After Brazil lifted its tariff, imports of passenger cars were 58% higher by value in January than in January 2017, although the government also attributes this to Brazil’s emergence from its 2014-2016 recession. 

World Bank Credits Incentives With Spurring Brazilian Auto Manufacturing

Inovar-Auto incentives contributed to at least eight manufacturers building or expanding Brazilian plants since 2012, according to a World Bank analysis, including factories run by Audi, Volkswagen and Chinese automaker JAC. Brazil’s annual vehicle production rose from 3.4 million units in 2011 to 3.7 million in 2013 before dropping during the prolonged recession, according to statistics from the Anfavea trade group. 

Smaller, more recently established companies have voiced more concern over Rota 2030’s delay than larger manufacturers because they could benefit most from the unresolved element of the program.

Brazil’s MDIC wants a guarantee that federal tax revenue will cover up to $467 million in R&D tax credits it expects to issue through Rota 2030. The Brazilian treasury, which is trying to tighten government spending, wants to set profitability requirements on manufacturers seeking a credit.

Fabrício Biondo, a spokesperson for Peugeot and Citröen in Brazil, tells the Brazilian newspaper Estadão “we’re looking at our Plan B” for 2018 efficiency targets, given Rota 2030’s delay.
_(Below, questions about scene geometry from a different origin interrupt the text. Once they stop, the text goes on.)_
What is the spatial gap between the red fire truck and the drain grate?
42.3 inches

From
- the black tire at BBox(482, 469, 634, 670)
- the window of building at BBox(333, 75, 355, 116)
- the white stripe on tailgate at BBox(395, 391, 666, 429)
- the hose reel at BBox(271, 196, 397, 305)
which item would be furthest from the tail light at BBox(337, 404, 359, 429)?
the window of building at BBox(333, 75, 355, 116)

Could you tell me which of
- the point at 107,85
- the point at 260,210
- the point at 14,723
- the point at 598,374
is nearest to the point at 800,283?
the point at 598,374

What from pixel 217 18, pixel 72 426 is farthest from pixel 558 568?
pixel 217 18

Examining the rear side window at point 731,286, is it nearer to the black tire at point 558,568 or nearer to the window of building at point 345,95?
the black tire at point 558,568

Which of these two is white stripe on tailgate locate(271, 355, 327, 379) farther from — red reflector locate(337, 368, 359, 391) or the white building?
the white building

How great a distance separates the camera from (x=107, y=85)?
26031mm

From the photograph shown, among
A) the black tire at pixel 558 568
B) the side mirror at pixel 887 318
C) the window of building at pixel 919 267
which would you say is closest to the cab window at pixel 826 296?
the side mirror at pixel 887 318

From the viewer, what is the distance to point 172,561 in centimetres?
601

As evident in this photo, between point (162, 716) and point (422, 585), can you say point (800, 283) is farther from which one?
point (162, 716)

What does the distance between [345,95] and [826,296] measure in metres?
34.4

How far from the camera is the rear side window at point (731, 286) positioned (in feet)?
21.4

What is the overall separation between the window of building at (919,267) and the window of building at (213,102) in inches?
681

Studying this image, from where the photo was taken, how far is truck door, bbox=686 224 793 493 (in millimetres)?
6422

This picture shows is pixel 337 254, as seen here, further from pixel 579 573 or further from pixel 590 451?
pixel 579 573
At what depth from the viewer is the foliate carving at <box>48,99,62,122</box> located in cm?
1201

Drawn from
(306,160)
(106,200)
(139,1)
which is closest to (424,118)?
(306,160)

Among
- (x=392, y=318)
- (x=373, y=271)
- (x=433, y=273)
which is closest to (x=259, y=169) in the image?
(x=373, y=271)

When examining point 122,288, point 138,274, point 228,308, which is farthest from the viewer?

Also, BMW Brazil President Helder Boavida wrote in a December op-ed that “producing high-technology automobiles in low volumes has been extremely expensive,” and that with no new industrial policy Brazil risks following the path of Australia, “which saw its automotive sector disappear in recent years.”

Bastos says Anfavea, which represents small and large manufacturers, is unified in defense of MDIC’s proposed guaranteed benefits, saying they will “offer structural, long-term support that will inspire confidence.”

However, proponents of a tighter government purse include Samuel Pessoa, an economist at the Fundação Getúlio Vargas university in Rio de Janeiro, who argues Inovar-Auto stymied competitiveness in Brazil’s automotive sector, calling it an “ostrich tactic” of “sticking your head in a hole to avoid the problem.”

Pessoa wrote in an article in the Folha de São Paulo newspaper in November that during the recent recession, many of Brazil’s small, newer auto factories operated around 50% capacity, wasting resources that could have been directed toward larger, more efficient plants. Such plants would better absorb economic shocks and compete globally, not just in the Mercosur trade bloc comprising Brazil, Argentina, Paraguay and Uruguay, he argued.

By 2016, Brazil had dropped to the world’s No.23 auto exporter by value from 17th in 2005 and 16th in 1996, according to WTO data.

But Anfavea remains optimistic. The MDIC says auto exports to Mercosur countries between January and November 2017 were 46% higher by value than during the same period in 2016, and Anfavea projects national vehicle production could grow 13.2% in 2018 to 3.06 million units.

The government says Rota 2030 will continue Inovar-Auto payments that caused Brazilian gasoline and ethanol motors to become 15% more efficient from 2012-2017, introducing benefits for diesel efficiency and reducing national industrial taxes on hybrid and electric cars from 25% to 7%. Unlike Inovar-Auto, however, Rota 2030’s R&D credits will be available for parts manufacturers, not just assembly plants. If Rota 2030 continues to be delayed, government officials say they may mandate tax reductions for electric cars via a separate federal decree.